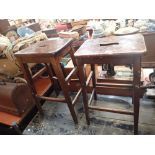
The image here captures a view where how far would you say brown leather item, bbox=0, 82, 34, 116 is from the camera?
1846 mm

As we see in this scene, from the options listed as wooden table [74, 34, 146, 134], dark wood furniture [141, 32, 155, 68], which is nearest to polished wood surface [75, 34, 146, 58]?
wooden table [74, 34, 146, 134]

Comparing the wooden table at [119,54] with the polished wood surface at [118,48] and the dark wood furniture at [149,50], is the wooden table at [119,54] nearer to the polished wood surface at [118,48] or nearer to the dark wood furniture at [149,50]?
the polished wood surface at [118,48]

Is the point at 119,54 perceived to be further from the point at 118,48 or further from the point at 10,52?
the point at 10,52

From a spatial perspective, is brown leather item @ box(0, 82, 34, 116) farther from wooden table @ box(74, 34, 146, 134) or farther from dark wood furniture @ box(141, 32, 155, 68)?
dark wood furniture @ box(141, 32, 155, 68)

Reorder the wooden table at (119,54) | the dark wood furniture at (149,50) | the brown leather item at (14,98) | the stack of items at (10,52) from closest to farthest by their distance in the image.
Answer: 1. the wooden table at (119,54)
2. the brown leather item at (14,98)
3. the stack of items at (10,52)
4. the dark wood furniture at (149,50)

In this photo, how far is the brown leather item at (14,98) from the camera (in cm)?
185

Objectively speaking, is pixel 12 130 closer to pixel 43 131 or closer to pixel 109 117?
pixel 43 131

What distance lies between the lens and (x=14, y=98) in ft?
6.09

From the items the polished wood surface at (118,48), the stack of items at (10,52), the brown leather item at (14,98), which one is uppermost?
the polished wood surface at (118,48)

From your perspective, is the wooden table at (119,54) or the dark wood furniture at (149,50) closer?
the wooden table at (119,54)

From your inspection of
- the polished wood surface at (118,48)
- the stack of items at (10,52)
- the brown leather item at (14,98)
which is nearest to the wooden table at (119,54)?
the polished wood surface at (118,48)
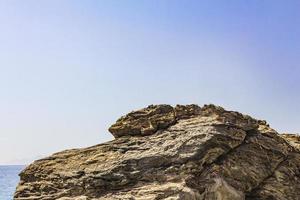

• **Task objective**:
Give the entries as a Markdown table with the columns Row and Line, from the line containing "Objectively speaking, is" through the end of the entries, both included. Put one line in each row, number the rows, leave out blank lines, and omit the pictures.

• **Task solution**:
| Row | Line |
|---|---|
| 1 | Objectively speaking, is pixel 12 130 closer to pixel 43 131 or closer to pixel 109 117? |
| 2 | pixel 43 131 |
| 3 | What distance lies between the lens and (x=14, y=98) in ft? |
| 4 | 6.09 |
| 5 | From the items the polished wood surface at (118,48), the stack of items at (10,52), the brown leather item at (14,98), which one is uppermost? |
| 6 | the polished wood surface at (118,48) |
| 7 | From your perspective, is the wooden table at (119,54) or the dark wood furniture at (149,50) closer? |
| 8 | the wooden table at (119,54) |
| 9 | From your inspection of |
| 10 | - the polished wood surface at (118,48) |
| 11 | - the stack of items at (10,52) |
| 12 | - the brown leather item at (14,98) |
| 13 | which is nearest to the wooden table at (119,54)? |
| 14 | the polished wood surface at (118,48) |